Construction leapt into action when this week started, traveling to the portside community of Wilmington in Los Angeles' industrialized south. It's the home of an exciting new project in progress, which will allow a 31-kW commercial system paired with 40-kWH battery storage to go on the new roof of Los Angeles' Harbor senior center! We're very enthusiastic to be installing this no-cost system for a community space, backed with the key financial support of The 11th Hour Project, a program of The Schmidt Family Foundation, because of the inspiring clean energy potential and also because it's a welcome source of good in the Southland's most environmentally-disadvantaged neighborhood. (Roofing for this project was also made possible with a Solar Moonshot Program grant, managed by Hammond Climate Solutions on behalf of Left Coast Fund!)

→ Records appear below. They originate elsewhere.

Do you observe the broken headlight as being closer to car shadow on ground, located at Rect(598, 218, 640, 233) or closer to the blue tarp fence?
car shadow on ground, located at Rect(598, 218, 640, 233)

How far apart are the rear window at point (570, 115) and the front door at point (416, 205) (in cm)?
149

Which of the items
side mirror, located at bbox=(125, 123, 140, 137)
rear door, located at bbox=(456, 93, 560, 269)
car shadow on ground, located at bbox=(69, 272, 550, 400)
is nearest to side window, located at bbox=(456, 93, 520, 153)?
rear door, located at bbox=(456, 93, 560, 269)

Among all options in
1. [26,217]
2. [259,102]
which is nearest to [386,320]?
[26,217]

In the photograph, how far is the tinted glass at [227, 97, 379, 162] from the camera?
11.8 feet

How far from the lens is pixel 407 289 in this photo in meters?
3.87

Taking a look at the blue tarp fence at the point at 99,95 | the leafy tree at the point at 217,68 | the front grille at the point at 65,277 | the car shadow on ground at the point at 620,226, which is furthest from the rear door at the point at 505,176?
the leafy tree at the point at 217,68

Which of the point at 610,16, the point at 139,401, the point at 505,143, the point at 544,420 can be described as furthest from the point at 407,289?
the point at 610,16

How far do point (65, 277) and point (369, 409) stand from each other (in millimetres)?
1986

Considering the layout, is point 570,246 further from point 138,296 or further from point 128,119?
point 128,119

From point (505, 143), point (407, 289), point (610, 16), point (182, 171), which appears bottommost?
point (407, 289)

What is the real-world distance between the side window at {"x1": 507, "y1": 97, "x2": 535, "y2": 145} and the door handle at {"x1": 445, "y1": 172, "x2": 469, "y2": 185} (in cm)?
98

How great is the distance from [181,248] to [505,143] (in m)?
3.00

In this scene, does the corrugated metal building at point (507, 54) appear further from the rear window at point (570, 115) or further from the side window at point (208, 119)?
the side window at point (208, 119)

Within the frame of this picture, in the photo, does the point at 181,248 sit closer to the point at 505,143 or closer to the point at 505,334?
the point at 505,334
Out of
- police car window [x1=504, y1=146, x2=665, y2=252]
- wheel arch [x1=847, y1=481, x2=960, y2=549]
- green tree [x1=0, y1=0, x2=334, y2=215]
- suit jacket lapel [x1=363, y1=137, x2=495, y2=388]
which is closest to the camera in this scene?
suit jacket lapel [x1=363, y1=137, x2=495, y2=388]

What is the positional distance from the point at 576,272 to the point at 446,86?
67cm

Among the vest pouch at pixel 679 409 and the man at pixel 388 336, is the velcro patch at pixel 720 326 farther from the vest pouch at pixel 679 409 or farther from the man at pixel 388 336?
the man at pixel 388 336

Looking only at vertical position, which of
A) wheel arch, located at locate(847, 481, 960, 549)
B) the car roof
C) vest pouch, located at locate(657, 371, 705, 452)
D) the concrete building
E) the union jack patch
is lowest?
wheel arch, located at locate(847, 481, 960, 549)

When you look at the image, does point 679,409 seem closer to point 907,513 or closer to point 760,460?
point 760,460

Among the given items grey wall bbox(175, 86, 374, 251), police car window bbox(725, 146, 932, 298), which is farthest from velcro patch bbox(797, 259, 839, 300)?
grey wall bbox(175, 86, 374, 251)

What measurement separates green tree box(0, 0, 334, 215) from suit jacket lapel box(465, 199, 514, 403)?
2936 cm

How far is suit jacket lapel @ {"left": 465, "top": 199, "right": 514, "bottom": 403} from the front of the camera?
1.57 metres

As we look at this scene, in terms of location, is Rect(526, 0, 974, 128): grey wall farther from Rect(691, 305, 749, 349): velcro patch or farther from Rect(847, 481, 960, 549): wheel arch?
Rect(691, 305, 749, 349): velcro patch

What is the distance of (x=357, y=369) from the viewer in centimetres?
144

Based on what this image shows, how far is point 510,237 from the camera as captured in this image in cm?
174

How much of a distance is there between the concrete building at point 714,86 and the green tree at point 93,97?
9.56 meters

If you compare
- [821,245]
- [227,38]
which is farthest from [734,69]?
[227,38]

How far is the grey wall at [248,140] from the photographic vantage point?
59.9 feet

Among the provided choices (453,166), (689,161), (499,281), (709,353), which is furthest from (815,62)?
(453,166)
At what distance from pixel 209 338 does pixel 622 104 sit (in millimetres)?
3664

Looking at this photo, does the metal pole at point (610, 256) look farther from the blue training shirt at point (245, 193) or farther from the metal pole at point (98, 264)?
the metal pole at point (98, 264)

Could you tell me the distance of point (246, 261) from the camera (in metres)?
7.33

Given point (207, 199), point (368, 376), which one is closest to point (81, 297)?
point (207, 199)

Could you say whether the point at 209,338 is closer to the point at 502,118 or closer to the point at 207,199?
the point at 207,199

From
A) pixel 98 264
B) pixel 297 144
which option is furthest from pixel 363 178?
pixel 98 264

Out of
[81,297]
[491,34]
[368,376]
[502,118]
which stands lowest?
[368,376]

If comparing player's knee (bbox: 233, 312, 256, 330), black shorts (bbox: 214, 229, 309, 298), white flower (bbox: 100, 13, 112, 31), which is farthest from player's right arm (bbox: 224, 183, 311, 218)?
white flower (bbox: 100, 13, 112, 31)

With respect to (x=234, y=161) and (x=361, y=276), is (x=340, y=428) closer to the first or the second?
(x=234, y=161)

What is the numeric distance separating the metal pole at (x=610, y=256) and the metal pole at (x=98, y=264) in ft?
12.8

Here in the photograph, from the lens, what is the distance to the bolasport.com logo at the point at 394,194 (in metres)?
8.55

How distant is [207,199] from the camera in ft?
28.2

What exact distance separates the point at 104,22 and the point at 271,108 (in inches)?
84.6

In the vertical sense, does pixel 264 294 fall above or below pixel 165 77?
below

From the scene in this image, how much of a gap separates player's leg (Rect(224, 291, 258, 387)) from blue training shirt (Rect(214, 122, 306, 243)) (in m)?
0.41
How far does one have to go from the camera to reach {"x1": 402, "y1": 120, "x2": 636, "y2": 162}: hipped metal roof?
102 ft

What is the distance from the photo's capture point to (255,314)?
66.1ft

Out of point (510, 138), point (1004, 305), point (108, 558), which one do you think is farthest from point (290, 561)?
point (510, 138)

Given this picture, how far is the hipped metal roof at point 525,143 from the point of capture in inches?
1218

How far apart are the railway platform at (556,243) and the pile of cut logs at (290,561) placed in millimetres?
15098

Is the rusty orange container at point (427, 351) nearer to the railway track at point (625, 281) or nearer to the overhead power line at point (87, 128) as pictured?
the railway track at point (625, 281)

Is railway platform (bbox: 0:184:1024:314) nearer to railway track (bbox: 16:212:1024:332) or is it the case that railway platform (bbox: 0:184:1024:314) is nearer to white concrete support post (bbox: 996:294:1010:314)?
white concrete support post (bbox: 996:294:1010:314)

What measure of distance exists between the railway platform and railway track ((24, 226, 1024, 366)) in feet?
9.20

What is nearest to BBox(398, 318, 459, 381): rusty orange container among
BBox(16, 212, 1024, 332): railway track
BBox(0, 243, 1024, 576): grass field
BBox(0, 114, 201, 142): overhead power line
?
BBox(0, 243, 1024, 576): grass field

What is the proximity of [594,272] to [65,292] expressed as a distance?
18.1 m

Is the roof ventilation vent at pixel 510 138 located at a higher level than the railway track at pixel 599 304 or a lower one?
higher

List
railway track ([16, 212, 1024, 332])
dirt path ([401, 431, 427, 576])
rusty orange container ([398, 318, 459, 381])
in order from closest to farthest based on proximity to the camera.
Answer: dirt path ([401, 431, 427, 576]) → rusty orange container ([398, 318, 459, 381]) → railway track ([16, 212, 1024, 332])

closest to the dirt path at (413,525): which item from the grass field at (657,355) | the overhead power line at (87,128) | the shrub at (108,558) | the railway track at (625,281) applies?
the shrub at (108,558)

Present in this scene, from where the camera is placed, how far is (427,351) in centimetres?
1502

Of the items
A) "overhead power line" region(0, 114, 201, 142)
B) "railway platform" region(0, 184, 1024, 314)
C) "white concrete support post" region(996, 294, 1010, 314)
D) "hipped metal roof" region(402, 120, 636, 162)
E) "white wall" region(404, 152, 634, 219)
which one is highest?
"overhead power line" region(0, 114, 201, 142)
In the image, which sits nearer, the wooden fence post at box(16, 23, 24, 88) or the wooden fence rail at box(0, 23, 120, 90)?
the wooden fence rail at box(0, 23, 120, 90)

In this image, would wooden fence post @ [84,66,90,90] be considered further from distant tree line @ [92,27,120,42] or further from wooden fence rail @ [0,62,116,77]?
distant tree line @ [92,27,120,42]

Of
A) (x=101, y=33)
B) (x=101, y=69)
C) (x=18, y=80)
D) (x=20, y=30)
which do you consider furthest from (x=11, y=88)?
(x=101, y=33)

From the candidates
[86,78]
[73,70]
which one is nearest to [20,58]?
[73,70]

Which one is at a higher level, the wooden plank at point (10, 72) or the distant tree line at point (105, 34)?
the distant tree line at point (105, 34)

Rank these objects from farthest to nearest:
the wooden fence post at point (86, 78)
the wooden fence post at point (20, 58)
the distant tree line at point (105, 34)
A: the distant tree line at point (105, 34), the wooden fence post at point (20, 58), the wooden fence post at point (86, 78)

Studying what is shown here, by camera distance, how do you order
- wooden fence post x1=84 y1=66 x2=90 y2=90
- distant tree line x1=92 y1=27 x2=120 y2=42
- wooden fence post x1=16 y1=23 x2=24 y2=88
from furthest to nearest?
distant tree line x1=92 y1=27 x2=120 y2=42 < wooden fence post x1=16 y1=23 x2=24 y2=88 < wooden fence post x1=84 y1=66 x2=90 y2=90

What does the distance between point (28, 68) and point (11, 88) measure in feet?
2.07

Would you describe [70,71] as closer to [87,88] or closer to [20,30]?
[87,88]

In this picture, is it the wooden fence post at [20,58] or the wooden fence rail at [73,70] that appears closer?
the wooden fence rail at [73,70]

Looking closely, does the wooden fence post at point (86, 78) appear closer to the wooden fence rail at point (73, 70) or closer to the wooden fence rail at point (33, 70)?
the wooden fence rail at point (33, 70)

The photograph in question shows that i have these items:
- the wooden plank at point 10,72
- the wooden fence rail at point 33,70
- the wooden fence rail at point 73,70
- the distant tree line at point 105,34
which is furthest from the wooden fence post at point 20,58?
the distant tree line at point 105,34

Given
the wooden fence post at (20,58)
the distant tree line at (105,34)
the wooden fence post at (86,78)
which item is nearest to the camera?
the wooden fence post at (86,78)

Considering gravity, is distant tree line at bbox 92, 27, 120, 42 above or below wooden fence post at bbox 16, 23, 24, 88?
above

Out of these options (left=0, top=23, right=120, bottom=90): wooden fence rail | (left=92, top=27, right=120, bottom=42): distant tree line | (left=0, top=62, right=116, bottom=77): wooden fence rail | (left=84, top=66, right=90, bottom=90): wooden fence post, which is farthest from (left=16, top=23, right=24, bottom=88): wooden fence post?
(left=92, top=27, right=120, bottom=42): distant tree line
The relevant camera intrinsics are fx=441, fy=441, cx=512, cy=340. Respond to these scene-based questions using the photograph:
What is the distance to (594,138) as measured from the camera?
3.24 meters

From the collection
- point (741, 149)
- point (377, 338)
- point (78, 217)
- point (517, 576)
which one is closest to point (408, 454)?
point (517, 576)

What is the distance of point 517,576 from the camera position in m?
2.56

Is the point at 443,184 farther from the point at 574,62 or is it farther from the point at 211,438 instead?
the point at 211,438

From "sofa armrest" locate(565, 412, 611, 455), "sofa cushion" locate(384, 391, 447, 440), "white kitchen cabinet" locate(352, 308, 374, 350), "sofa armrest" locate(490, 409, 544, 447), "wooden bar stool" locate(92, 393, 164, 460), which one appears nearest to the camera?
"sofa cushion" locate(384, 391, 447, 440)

The Wilmington Senior Center, operated here for more two decades by Wilmington Jaycees Foundation staff, is hard at work seven days a week addressing community needs—particularly for those with vulnerabilities, including youth and particularly senior citizens. Locals depend on the facility's meal services, supportive activities, and biweekly participation in vaccination administration. All this good is taking place in an area that suffers disporportionately from fossil fuel activity, with thousands of tons of emissions spewed into the atmosphere from nearby port activities, and where quality of life is limited by pollution in important ways.
We think this community does better with clean support from the sun. By the time our system is installed, the staff here and those they serve will be able to enjoy significant bill savings from the limitless power of carbon-free energy. What's more, a battery fallback system housed inside the space's rooms will charge on sunny days! If a hard-to-predict event were to knock out the local power grid, the Wilmington Senior Center will be in much better shape than it would be today: storage would kick in and provide two days of electrical power. This might even address desperate needs, like the demand to run medical equipment or power a water purification system.